The bodies of the mangled and bloated corpses are no where to be found on America's news programs. Like the countless dead in Iraq they're purged from the coverage and stripped from the public record. They've been replaced by the well-scrubbed visage of the Potemkin-president issuing his comforting words for his people.
"New Orleans will rise again," Bush crowed, invoking the worn phraseology of the slave era.

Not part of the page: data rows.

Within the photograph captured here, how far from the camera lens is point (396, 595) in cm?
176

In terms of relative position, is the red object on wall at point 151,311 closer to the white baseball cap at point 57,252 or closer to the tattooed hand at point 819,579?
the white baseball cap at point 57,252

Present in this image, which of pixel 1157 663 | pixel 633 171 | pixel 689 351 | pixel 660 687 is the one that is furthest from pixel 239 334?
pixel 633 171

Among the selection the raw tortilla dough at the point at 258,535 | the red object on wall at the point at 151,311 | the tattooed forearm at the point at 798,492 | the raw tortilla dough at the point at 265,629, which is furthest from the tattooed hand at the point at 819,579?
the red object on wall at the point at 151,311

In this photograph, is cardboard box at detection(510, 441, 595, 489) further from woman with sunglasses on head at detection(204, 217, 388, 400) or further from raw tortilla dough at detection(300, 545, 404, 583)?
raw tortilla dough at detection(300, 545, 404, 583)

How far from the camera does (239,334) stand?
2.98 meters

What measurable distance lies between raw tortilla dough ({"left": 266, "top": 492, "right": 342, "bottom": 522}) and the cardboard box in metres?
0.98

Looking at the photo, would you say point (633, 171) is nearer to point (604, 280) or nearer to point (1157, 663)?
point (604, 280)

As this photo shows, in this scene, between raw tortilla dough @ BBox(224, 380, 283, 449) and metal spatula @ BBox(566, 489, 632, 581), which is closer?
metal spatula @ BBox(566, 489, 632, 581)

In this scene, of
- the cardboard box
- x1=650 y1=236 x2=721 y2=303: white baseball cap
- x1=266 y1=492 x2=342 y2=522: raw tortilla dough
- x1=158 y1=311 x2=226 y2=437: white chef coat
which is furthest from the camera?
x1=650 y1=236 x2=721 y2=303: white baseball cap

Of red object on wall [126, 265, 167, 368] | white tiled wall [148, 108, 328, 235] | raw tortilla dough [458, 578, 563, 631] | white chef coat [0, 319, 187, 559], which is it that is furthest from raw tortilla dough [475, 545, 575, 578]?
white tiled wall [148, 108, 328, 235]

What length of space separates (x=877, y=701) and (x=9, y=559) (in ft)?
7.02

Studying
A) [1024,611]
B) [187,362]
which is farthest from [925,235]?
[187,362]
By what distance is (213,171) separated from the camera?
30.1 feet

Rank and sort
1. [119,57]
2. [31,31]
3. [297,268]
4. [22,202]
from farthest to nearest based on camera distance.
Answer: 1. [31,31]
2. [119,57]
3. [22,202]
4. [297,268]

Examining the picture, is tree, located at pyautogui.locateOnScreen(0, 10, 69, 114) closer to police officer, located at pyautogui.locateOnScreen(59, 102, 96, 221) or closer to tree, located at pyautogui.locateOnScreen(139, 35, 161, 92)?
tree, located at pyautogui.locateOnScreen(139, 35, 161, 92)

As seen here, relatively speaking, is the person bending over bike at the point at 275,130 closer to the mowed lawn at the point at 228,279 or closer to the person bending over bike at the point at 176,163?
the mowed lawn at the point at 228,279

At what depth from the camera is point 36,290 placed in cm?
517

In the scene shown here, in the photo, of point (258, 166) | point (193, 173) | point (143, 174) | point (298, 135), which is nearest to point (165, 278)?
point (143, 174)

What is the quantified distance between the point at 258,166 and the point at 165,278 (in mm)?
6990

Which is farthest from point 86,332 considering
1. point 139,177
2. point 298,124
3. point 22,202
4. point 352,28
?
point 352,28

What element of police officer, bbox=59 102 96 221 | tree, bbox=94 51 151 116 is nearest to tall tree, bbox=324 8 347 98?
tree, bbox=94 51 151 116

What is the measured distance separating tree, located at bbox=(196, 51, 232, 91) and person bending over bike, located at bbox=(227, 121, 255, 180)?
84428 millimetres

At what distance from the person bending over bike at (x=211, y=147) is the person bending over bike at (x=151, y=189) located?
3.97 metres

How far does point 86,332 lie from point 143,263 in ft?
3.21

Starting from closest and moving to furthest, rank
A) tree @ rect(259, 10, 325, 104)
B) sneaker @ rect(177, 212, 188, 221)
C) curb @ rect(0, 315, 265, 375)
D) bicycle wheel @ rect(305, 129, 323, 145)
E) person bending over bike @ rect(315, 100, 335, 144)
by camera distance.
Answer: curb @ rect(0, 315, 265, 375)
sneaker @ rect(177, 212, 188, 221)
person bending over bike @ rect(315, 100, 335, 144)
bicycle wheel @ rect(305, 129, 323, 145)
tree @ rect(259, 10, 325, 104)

For a White House that prides itself on appearances and spends over $62 million per year on public relations firms; the Bush monologue on national TV was a dismal performance. His limp promises of restoration, all ringing with the same free-market timbre that has left Kabul and Baghdad in a shambles, fell well short of the mark. The ruinous affects of his tenure are now everywhere to be seen and even the media's impenetrable smokescreen seems to be lifting.
Disaster follows Bush like a shadow. It is the one inescapable fact that haunts his 58 years, and it should provide some meager relief for those who believe that he and his vile regime cannot be brought down.
Just look around; Iraq, Afghanistan, Enron, Cheney's energy-papers, the deficits, the courts, the UN, Israel-Palestine, New Orleans, the corporate-corruption, the war-profiteering, the incompetence, the lies; everything Bush touches is reduced to rubble. No institution, however protected, can withstand the onslaught of his withering company; the vast wreckage extends in every direction.